A nova regra mantém o crime como contravenção penal, mas cria agravantes. Se o animal ficar ferido, o valor mínimo sobe para R$ 5 mil. Se o bicho morrer, a penalidade mínima é de R$ 10 mil. O decreto também permite que juízes determinem o pagamento de multas maiores quando o agressor tem ficha limpa, mas o ato foi considerado cruel.
Para moradores de periferia que sustentam a casa com creches de cães ou gatas, a medida muda a rotina. A Polícia Militar Ambiental poderá aplicar multas na hora da denúncia, sem depender de longos processos. O dinheiro arrecadado vai para o Fundo de Defesa dos Direitos Difusos, usado depois em campanhas de castração e castração em masso.
O decreto entra em vigor em 30 dias e vale em todo o país. Quem for flagrado precisa pagar em até 30 dias, mas pode parcelar em até 12 vezes. A não quitação leva o nome para o Cadin, o que impede o agressor de receber benefícios sociais ou contratar com o poder público.
ONGs de proteção animal comemoram. A presidente da Associação de Protetores da Vila Prudente, Luciana Ferreira, afirma que a medida dá ferramenta de barganha. “Antes a gente fazia boletim e ninguém se mexia. Agora tem valor alto e o PM pode autuar na rua.
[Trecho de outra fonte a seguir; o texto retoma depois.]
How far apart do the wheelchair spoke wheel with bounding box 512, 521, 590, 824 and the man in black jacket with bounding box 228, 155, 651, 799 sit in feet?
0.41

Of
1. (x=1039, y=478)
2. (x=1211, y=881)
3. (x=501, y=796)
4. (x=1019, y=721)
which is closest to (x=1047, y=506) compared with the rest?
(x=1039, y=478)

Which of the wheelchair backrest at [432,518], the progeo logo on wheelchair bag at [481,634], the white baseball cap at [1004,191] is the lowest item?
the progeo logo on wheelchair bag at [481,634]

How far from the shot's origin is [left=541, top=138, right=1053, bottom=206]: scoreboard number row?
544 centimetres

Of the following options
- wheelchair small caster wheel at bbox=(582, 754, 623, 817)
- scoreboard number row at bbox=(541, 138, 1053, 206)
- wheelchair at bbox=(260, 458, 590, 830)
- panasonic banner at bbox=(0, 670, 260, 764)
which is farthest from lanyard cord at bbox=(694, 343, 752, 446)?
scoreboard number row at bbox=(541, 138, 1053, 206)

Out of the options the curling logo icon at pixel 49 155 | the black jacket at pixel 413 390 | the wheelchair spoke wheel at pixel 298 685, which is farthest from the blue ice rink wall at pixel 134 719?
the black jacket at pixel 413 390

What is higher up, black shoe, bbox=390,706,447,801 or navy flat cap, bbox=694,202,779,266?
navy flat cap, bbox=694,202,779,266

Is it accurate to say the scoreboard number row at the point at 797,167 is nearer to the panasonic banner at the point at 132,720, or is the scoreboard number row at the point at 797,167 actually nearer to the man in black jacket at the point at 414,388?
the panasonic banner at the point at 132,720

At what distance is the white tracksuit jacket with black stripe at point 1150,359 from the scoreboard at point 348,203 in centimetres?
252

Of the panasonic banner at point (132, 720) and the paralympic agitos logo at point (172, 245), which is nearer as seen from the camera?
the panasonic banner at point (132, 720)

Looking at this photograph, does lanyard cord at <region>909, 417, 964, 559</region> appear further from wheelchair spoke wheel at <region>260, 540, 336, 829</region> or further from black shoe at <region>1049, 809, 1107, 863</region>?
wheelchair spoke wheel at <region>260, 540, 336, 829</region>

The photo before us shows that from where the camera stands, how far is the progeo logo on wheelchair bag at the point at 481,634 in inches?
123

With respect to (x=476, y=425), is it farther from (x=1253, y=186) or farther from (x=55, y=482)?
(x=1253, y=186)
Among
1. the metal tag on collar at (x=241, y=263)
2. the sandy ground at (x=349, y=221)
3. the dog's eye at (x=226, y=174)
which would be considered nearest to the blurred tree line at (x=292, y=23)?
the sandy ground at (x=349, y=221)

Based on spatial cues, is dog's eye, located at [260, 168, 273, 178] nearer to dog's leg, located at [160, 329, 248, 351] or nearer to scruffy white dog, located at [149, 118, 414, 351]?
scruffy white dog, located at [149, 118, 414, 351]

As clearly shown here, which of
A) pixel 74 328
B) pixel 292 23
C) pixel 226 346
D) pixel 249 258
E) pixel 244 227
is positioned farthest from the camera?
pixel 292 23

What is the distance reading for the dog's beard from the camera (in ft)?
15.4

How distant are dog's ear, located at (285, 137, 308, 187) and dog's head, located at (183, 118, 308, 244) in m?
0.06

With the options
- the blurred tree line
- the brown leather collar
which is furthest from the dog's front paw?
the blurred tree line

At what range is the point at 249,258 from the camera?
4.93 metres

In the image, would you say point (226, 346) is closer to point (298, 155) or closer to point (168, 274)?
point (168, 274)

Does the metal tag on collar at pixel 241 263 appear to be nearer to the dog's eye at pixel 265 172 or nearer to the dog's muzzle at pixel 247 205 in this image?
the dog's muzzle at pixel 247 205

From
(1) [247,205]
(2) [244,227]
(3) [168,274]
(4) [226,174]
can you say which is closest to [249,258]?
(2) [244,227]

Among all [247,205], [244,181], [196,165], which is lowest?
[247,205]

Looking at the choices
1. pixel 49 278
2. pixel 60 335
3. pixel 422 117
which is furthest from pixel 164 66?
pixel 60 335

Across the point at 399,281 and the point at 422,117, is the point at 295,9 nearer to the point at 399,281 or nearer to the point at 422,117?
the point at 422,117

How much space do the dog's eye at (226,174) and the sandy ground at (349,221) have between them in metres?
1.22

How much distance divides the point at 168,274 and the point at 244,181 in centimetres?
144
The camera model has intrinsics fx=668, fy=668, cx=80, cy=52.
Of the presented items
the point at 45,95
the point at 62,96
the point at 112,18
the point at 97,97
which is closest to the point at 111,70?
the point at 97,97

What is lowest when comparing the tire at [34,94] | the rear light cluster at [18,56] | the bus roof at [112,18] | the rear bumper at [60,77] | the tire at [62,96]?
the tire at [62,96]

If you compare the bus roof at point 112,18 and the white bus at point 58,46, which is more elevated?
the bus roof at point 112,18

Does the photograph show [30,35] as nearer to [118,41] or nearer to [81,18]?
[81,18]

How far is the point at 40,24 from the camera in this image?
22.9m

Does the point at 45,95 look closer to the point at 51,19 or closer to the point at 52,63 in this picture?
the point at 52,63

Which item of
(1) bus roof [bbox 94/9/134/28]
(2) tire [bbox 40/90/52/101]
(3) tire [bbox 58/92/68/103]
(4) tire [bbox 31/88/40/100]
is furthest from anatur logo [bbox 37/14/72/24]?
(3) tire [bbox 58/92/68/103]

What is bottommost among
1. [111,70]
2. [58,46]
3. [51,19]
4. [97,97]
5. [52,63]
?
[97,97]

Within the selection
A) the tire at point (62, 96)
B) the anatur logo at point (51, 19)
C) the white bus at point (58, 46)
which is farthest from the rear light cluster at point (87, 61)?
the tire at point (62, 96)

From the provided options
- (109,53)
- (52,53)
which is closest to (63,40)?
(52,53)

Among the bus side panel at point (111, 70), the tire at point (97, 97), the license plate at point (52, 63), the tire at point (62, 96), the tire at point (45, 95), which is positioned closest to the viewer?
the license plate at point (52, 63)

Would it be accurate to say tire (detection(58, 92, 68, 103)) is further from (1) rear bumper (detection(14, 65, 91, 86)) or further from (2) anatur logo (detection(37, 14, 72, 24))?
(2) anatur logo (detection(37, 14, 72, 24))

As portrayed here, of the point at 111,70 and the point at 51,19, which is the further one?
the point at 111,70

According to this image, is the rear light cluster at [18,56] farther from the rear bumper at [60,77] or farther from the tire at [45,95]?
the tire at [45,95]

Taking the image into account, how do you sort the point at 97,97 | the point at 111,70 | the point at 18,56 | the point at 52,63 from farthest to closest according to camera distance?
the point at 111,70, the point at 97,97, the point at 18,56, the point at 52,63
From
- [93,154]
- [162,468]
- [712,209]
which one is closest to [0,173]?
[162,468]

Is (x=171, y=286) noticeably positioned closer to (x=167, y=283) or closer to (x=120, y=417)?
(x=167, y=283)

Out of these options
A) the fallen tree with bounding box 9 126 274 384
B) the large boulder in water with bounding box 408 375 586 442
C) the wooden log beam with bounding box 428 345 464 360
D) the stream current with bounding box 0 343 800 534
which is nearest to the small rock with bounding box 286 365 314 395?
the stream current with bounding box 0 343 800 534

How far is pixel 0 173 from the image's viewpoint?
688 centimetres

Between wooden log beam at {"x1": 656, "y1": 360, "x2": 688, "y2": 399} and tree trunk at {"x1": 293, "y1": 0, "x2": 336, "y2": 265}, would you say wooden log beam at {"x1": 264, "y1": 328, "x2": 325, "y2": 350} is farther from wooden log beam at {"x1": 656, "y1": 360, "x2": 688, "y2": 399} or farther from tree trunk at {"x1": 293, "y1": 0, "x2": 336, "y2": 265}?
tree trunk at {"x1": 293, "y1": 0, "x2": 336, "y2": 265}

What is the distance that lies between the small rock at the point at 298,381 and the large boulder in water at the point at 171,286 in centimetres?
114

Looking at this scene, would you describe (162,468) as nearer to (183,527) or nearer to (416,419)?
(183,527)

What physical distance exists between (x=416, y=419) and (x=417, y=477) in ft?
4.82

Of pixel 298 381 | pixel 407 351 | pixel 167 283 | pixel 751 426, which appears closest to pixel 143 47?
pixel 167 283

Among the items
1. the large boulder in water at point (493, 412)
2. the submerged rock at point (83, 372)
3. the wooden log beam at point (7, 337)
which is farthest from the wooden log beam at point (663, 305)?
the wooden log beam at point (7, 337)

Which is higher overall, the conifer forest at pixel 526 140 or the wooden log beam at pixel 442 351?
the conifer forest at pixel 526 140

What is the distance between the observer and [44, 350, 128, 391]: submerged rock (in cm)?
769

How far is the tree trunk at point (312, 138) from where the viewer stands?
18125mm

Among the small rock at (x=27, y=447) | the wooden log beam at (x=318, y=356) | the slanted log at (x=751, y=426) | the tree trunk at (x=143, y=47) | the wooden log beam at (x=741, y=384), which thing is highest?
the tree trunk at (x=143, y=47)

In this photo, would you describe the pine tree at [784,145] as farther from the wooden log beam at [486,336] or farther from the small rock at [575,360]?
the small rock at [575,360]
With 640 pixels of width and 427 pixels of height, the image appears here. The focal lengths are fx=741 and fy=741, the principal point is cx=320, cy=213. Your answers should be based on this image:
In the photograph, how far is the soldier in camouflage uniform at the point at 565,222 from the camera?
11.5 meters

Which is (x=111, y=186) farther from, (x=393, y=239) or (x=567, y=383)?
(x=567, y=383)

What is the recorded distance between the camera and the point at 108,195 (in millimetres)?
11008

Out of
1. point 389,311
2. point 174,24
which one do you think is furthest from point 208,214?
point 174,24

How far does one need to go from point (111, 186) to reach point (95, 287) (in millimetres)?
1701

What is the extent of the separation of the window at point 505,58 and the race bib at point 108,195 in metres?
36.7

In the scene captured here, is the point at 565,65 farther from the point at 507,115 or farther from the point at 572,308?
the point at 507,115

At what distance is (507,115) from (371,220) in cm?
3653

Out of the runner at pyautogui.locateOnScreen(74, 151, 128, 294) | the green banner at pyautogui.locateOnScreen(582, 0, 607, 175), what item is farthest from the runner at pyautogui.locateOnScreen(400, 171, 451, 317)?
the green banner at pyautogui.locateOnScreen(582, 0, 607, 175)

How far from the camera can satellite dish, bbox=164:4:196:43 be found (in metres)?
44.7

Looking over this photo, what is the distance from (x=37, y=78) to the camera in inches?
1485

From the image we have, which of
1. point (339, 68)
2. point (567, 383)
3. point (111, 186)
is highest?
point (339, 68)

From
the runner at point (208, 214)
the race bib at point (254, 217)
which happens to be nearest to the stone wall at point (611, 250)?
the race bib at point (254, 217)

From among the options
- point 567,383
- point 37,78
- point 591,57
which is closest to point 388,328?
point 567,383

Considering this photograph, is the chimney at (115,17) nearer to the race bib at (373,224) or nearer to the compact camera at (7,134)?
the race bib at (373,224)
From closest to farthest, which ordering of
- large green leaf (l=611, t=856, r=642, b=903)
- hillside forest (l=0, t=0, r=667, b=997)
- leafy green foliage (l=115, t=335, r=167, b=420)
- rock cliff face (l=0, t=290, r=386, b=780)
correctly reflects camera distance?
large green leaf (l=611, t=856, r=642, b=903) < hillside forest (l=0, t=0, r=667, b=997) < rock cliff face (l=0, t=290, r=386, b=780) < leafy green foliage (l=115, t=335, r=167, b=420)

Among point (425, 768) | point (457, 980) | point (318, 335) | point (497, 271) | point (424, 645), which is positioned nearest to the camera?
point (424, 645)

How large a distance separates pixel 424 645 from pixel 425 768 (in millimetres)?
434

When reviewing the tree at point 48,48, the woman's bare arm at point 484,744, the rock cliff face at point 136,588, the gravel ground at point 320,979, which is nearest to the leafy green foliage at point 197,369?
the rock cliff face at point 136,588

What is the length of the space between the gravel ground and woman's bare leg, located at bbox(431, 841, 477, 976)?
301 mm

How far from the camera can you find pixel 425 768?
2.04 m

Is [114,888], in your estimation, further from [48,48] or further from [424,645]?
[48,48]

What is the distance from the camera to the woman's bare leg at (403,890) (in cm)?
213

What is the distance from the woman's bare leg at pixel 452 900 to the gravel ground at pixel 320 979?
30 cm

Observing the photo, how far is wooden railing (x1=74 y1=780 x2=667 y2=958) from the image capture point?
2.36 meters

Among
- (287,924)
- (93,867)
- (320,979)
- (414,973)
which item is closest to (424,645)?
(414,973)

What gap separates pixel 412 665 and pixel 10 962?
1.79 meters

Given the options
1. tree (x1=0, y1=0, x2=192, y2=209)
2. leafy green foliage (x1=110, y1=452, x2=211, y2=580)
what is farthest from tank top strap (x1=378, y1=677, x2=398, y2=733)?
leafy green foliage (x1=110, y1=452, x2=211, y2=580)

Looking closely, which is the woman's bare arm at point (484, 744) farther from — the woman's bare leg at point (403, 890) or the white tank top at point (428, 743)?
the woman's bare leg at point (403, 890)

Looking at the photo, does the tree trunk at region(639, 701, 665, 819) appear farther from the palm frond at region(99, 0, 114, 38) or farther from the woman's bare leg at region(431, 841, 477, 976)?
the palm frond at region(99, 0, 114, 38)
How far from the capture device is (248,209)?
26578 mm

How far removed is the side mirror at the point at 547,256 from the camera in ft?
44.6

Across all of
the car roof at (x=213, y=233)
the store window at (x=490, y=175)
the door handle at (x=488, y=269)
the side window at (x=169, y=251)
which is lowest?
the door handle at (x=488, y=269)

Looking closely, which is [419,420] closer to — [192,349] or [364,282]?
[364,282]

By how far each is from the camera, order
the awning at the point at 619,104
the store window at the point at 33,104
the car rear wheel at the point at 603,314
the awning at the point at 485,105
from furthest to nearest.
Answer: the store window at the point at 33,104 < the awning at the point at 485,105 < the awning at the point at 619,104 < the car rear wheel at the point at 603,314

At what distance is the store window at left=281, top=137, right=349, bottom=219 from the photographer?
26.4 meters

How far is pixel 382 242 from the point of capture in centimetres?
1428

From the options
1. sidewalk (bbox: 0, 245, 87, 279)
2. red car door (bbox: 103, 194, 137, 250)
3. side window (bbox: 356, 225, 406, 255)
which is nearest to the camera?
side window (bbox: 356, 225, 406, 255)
Vai barrar o pessoal que solta cachorro na avenido ou bate porque está estressado”.
A orientação do Ministério da Justiça é que a denúncia seja feita por telefone 181, aplicativo da Polícia Ambiental ou no DP mais próximo. Fotos ou vídeos ajudam, mas não são obrigatórias. O maus-trato é considerado infração administrativa, então não gera prisão, mas o infrator responde também por crime se o animal tiver ferimentos graves.